- [What is required]:
Only the lines below, from the one with "Накладка торцевая для" through the one with "Henriette De Maussac", are to be written out, exactly.

- [Data for processing]:
---*---

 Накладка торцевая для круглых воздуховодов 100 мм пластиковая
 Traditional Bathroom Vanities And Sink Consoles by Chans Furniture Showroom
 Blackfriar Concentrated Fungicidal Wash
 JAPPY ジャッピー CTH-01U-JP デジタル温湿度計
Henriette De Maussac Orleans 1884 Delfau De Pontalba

---*---

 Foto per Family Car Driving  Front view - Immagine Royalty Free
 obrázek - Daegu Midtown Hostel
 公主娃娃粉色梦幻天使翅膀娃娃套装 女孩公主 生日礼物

---*---

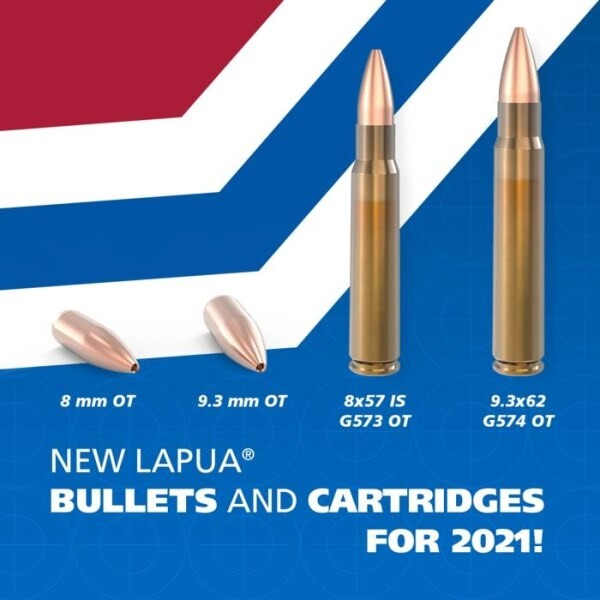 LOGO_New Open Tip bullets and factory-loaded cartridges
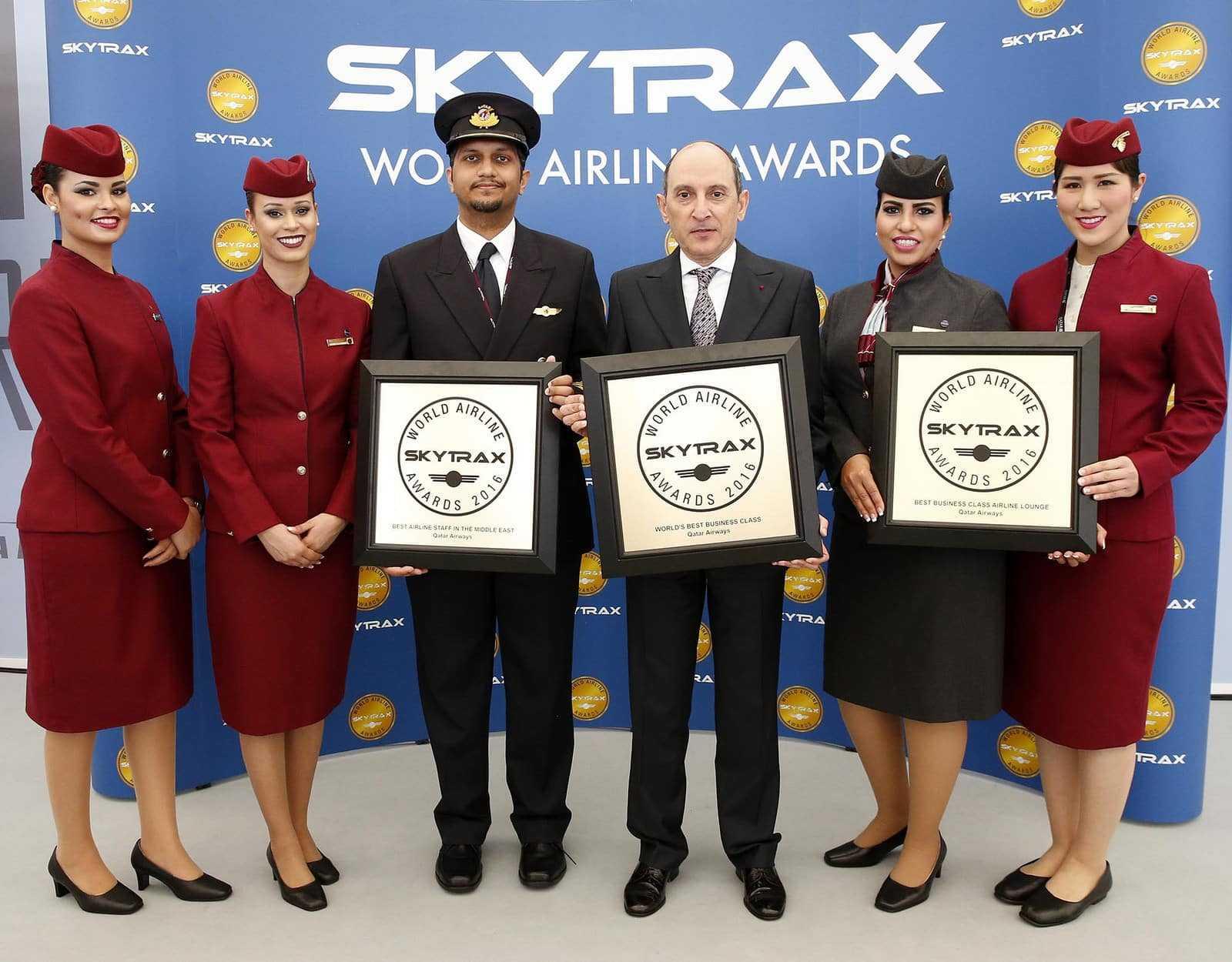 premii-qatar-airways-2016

---*---

- [Answer box]:
 Накладка торцевая для круглых воздуховодов 100 мм пластиковая
 Traditional Bathroom Vanities And Sink Consoles by Chans Furniture Showroom
 Blackfriar Concentrated Fungicidal Wash
 JAPPY ジャッピー CTH-01U-JP デジタル温湿度計
Henriette De Maussac Orleans 1884 Delfau De Pontalba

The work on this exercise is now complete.